▸ Problem details
Take the line that contains "Which of the point" as the first line and the last line of the material below as the final one; reproduce exactly the lines between, inclusive.

▸ Provided entries

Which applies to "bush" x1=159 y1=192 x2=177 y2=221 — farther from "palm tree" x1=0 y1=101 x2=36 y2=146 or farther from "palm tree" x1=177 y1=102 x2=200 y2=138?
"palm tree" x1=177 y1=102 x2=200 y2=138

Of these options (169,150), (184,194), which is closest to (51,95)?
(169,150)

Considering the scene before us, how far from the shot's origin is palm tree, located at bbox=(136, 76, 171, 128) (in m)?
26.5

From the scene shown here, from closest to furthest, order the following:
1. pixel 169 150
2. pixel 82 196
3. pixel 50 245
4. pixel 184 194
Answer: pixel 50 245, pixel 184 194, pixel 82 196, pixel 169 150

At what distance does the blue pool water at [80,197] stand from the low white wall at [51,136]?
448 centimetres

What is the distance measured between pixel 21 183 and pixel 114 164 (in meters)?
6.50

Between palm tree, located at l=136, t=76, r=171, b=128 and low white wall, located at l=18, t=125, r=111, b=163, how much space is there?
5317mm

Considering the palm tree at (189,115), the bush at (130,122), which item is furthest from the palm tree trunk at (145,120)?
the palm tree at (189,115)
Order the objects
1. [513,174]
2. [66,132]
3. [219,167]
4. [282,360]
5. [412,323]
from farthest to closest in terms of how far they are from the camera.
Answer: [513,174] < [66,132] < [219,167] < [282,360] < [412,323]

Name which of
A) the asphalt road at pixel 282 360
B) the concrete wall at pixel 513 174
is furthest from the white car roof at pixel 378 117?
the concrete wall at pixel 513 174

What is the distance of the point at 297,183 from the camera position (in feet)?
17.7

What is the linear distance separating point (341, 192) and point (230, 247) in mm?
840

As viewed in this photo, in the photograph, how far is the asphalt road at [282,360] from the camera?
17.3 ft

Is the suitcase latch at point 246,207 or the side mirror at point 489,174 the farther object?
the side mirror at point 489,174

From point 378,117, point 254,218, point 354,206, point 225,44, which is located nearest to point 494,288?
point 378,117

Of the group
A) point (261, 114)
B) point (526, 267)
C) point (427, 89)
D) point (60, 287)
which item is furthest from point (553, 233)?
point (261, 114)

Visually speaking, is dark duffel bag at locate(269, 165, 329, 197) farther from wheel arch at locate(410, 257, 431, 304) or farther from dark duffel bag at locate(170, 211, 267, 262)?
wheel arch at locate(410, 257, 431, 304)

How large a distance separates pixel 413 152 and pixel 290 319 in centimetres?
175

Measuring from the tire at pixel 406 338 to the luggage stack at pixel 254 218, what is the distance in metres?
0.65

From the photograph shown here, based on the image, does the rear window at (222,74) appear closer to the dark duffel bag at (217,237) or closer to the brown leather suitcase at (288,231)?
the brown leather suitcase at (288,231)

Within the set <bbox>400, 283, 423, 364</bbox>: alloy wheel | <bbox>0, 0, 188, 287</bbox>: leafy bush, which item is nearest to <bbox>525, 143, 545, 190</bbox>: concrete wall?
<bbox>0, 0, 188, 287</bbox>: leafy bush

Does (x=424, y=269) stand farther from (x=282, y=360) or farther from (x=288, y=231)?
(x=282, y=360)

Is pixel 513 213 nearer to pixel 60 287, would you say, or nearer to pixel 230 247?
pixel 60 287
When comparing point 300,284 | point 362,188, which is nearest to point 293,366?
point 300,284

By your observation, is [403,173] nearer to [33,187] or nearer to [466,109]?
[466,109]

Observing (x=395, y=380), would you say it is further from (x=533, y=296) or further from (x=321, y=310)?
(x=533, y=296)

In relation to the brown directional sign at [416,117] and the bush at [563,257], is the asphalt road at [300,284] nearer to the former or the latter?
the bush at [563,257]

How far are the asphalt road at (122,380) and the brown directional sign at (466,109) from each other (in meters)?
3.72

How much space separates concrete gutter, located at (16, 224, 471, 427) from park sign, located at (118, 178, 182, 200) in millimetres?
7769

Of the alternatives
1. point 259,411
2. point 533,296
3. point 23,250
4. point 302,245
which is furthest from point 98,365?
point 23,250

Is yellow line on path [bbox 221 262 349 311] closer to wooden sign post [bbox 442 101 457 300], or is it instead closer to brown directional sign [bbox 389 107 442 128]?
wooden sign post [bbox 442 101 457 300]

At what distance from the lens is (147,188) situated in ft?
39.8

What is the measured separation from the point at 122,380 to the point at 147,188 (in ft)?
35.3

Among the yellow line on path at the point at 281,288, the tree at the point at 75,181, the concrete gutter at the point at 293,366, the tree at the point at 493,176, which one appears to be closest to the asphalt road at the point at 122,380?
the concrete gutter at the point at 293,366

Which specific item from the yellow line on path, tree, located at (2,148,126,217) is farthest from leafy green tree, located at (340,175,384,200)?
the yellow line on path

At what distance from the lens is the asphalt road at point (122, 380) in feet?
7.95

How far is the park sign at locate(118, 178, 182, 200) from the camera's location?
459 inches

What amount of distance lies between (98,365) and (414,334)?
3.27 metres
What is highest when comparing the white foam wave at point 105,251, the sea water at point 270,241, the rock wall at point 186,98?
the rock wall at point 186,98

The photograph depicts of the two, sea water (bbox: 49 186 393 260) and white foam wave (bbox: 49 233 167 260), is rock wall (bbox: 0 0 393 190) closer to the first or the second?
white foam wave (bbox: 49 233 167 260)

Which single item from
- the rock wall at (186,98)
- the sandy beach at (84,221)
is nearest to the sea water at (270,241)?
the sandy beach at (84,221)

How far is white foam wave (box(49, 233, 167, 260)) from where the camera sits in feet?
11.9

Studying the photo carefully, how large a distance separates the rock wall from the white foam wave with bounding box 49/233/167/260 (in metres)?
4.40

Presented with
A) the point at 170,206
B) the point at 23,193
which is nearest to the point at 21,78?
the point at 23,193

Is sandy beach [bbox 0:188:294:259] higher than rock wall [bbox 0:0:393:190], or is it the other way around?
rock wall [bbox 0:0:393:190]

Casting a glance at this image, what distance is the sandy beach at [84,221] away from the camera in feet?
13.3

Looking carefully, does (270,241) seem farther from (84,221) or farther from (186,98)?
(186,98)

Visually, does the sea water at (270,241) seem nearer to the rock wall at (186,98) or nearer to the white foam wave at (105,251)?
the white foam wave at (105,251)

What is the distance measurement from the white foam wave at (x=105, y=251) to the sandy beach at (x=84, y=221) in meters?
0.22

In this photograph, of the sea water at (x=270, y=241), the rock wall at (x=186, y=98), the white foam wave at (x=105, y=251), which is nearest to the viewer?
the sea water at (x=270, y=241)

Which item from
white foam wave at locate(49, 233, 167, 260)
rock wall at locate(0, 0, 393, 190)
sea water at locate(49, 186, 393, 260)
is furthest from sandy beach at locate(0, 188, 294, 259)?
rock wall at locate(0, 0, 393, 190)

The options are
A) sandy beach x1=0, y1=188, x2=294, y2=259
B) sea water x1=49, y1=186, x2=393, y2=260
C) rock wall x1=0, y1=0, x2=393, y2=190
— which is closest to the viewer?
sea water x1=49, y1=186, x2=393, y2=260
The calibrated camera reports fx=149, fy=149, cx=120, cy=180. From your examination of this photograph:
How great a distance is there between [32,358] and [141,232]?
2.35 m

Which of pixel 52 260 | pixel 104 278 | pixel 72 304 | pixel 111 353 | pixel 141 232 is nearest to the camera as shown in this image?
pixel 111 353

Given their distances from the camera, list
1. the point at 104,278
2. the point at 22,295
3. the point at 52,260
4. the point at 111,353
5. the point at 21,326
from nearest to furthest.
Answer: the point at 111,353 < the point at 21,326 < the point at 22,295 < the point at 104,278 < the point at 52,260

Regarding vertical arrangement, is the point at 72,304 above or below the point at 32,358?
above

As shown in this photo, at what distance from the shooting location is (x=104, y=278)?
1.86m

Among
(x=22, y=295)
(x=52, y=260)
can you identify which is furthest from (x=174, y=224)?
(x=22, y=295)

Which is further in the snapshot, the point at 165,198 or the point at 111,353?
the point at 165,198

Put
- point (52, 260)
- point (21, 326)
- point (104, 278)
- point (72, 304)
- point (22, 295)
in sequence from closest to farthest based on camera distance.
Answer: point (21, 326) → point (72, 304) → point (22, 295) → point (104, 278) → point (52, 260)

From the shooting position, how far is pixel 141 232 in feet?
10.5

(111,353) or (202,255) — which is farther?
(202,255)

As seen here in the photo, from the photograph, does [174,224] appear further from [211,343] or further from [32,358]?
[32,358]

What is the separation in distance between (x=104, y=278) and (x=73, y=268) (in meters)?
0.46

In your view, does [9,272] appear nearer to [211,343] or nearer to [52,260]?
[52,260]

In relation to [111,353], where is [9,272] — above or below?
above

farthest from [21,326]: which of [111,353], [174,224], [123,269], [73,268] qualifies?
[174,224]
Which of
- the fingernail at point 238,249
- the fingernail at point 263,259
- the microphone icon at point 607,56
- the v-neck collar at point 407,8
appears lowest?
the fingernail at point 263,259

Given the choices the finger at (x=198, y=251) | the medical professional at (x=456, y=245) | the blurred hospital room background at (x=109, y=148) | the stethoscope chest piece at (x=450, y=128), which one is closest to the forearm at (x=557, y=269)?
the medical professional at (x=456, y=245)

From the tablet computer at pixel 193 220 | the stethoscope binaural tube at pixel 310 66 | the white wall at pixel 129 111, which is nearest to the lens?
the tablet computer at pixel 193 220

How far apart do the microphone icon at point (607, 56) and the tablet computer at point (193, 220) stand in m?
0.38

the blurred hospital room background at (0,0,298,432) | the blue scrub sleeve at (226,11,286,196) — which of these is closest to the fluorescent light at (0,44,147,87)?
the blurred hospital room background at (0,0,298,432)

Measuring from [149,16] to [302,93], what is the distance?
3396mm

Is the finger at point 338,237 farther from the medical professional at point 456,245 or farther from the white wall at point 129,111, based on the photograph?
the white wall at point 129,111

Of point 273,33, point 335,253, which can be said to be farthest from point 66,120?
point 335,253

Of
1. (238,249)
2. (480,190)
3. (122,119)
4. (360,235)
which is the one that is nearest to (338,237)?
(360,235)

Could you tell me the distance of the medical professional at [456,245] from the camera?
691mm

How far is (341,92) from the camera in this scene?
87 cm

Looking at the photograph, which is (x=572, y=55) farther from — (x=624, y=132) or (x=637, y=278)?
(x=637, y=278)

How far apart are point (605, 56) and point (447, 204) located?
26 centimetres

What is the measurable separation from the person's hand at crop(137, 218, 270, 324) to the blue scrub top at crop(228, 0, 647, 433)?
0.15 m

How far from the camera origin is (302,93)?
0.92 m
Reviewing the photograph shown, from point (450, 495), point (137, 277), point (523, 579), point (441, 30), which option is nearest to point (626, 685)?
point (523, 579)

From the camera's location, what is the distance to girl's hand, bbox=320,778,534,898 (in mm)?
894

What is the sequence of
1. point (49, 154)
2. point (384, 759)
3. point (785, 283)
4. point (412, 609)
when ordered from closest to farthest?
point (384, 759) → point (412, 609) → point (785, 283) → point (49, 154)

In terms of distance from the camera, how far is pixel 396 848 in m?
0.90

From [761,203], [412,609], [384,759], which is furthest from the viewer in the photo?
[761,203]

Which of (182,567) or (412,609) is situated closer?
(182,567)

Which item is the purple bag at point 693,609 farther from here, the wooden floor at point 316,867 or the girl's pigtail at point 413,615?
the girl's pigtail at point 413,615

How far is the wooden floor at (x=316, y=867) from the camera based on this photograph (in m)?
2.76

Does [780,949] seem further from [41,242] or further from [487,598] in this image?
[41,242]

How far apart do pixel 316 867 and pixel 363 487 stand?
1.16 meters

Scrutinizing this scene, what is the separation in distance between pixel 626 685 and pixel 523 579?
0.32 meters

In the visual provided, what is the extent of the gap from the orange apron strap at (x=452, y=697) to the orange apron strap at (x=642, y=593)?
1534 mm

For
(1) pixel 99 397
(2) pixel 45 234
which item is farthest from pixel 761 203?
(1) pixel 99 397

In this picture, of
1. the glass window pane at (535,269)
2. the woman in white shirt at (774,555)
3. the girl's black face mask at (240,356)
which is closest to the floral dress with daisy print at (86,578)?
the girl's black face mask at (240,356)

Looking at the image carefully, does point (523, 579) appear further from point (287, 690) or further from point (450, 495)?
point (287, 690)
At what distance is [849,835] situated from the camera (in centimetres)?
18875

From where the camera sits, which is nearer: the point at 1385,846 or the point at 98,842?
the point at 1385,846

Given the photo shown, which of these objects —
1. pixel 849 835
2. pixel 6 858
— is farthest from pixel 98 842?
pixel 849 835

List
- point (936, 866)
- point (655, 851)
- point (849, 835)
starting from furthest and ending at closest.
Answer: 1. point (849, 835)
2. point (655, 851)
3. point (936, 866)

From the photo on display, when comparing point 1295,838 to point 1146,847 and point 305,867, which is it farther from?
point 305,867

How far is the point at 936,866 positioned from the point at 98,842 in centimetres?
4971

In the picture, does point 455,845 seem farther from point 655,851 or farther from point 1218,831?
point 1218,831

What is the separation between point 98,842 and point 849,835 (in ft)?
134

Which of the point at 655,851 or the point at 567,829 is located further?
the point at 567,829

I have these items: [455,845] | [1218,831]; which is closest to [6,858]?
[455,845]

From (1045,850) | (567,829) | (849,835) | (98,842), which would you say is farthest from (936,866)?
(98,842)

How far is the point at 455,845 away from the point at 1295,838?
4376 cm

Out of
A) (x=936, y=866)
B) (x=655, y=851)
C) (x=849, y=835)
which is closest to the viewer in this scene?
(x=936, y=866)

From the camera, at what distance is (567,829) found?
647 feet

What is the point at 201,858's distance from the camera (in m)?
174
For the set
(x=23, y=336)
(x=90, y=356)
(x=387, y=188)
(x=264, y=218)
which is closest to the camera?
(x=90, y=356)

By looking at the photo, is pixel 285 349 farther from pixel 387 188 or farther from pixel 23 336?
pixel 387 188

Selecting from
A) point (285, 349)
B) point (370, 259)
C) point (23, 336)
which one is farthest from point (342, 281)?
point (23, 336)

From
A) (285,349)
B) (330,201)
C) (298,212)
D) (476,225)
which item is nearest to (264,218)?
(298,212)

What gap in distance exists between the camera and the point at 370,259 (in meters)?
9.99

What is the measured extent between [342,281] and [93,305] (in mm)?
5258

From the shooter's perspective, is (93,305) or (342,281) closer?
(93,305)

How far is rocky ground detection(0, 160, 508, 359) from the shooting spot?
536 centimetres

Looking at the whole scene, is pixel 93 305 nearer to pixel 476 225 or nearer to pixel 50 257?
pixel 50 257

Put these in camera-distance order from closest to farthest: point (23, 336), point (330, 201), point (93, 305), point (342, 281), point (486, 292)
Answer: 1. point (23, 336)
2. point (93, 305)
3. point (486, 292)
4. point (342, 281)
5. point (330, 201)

▸ Complete response
Which of the point at 655,851 or the point at 567,829 is located further?
the point at 567,829

I have these items: [455,845] | [1218,831]; which is closest to [6,858]?
[455,845]

From (1045,850) | (567,829) | (849,835) | (98,842), which would you say is farthest from (936,866)?
(98,842)

How far is the point at 455,845 away from the point at 1295,838?
4376 cm

Out of
A) (x=936, y=866)
B) (x=655, y=851)
C) (x=849, y=835)
which is closest to the viewer in this scene?
(x=936, y=866)

From the camera, at what distance is (567,829) found?
647 feet

What is the point at 201,858's distance from the camera (in m)?
174
For the set
(x=23, y=336)
(x=90, y=356)
(x=387, y=188)
(x=264, y=218)
which is closest to the camera?
(x=90, y=356)

By looking at the photo, is pixel 285 349 farther from pixel 387 188 or farther from pixel 23 336?
pixel 387 188

Selecting from
A) point (285, 349)
B) point (370, 259)
C) point (23, 336)
which one is farthest from point (342, 281)?
point (23, 336)

From
A) (285,349)
B) (330,201)
C) (298,212)
D) (476,225)
which item is nearest to (264,218)?
(298,212)

What gap in distance exists between the camera and the point at 370,259 (in meters)?
9.99

What is the measured extent between [342,281] and [93,305] (in mm)?
5258

From the shooter's perspective, is (93,305) or (342,281) closer?
(93,305)

How far is rocky ground detection(0, 160, 508, 359) from the shooting spot?
536 centimetres

Looking at the whole scene, is pixel 93 305 nearer to pixel 476 225 or nearer to pixel 50 257?
pixel 50 257

Put these in camera-distance order from closest to farthest: point (23, 336), point (330, 201), point (93, 305), point (342, 281), point (486, 292)
Answer: 1. point (23, 336)
2. point (93, 305)
3. point (486, 292)
4. point (342, 281)
5. point (330, 201)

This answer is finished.